> _Extrait du texte_

#####

L’ampleur des déséquilibres de la croissance chinoise : enjeux et perspectives
INCERTITUDES - Influences, géopolitique, numérique, risques

L’ampleur des déséquilibres de la croissance chinoise : enjeux et perspectives

Enquête sur les déséquilibres économiques et sociaux du pays, sur ses effets de résonance internationaux et sur les voies de sortie

La présente étude est d’abord un état des lieux. De nombreux rapports ont abordé les déséquilibres de l’économie chinoise. Nous nous sommes proposés ici de fournir une vision large et synthétique de la plupart des enjeux imbriqués, économiques, financiers, sociaux, politiques, géopolitiques. À partir de cette analyse, nous avons fait état des propositions les plus largement admises. Nous sommes parfaitement conscients qu’elles relèvent pour la plupart de l’approche libérale actuelle majoritaire chez les économistes et dans les organisations multilatérales. Nous avons également tenté de faire état des fondements de la décision politique des autorités et de mettre en exergue leurs propres dilemmes.

Les recommandations faites dans ce rapport peuvent apparaître d’essence libérale. Bien qu’elles soient étayées, nous ne pouvons nier qu’elles reflètent partiellement certains thèmes du « consensus du Washington ». Il est acquis que la Chine va tout faire pour ne pas rester enfermée dans un modèle libéral et occidental, appuyée par ses partenaires des BRICS de plus en plus nombreux (l’Argentine par exemple qui rejoindra probablement ce club). Les instructions du FMI et des économistes libéraux sont remises en cause par la Chine (Joseph Stiglitz, très sceptique sur le consensus de Washington fait partie des rares économistes occidentaux respectés en Chine). Pourtant, le FMI reconnaît les erreurs du consensus de Washington et les vertus du modèle chinois dans les premières étapes de développement. Les recommandations de ce rapport ne contestent donc pas ce qui a été fait à travers cette approche chinoise « très régulée et administrée ». Ce rapport propose plutôt une feuille de route pour « l’après », le passage d’une économie émergée à une économie développée, cherchant à s’intégrer de façon cohérente et stable dans les mécanismes de la finance internationale. Il propose enfin des voies de sorties lorsque le volontarisme étatique ne suffit plus toujours face à l’ampleur des déséquilibres. Comme disent souvent les financiers, il n’est pas possible de lutter contre la marée. Le légendaire investisseur américain Warren Buffett précisait non sans humour que « c’est quand la mer se retire qu’on voit ceux qui se baignent nus » (c’est à dire ceux insuffisamment diversifiés et fragiles face aux aléas). La diversification des approches politiques et économiques ne peut-être que vertueuse.

#####

> _Données fournies_
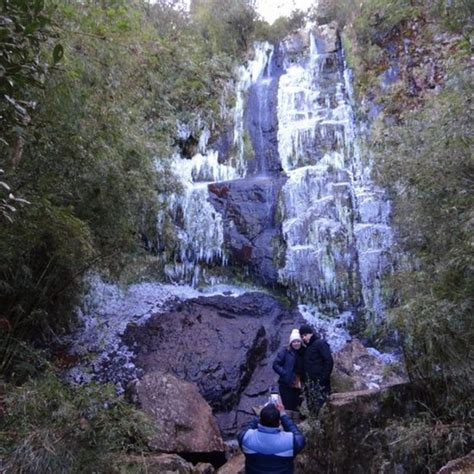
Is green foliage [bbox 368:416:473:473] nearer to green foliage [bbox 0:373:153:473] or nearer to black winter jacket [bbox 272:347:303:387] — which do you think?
black winter jacket [bbox 272:347:303:387]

#####

> _Travail à faire_
**A.** Recopiez, s'il vous plaît, un passage de l'extrait : commencez aux mots « La présente étude » et arrêtez-vous après « leurs propres dilemmes. ».
**B.** D'après l'extrait, quel économiste occidental fait partie des rares économistes respectés en Chine ?

> _Corrigé des consignes_
**A.**
La présente étude est d’abord un état des lieux. De nombreux rapports ont abordé les déséquilibres de l’économie chinoise. Nous nous sommes proposés ici de fournir une vision large et synthétique de la plupart des enjeux imbriqués, économiques, financiers, sociaux, politiques, géopolitiques. À partir de cette analyse, nous avons fait état des propositions les plus largement admises. Nous sommes parfaitement conscients qu’elles relèvent pour la plupart de l’approche libérale actuelle majoritaire chez les économistes et dans les organisations multilatérales. Nous avons également tenté de faire état des fondements de la décision politique des autorités et de mettre en exergue leurs propres dilemmes.

**B.** Joseph Stiglitz.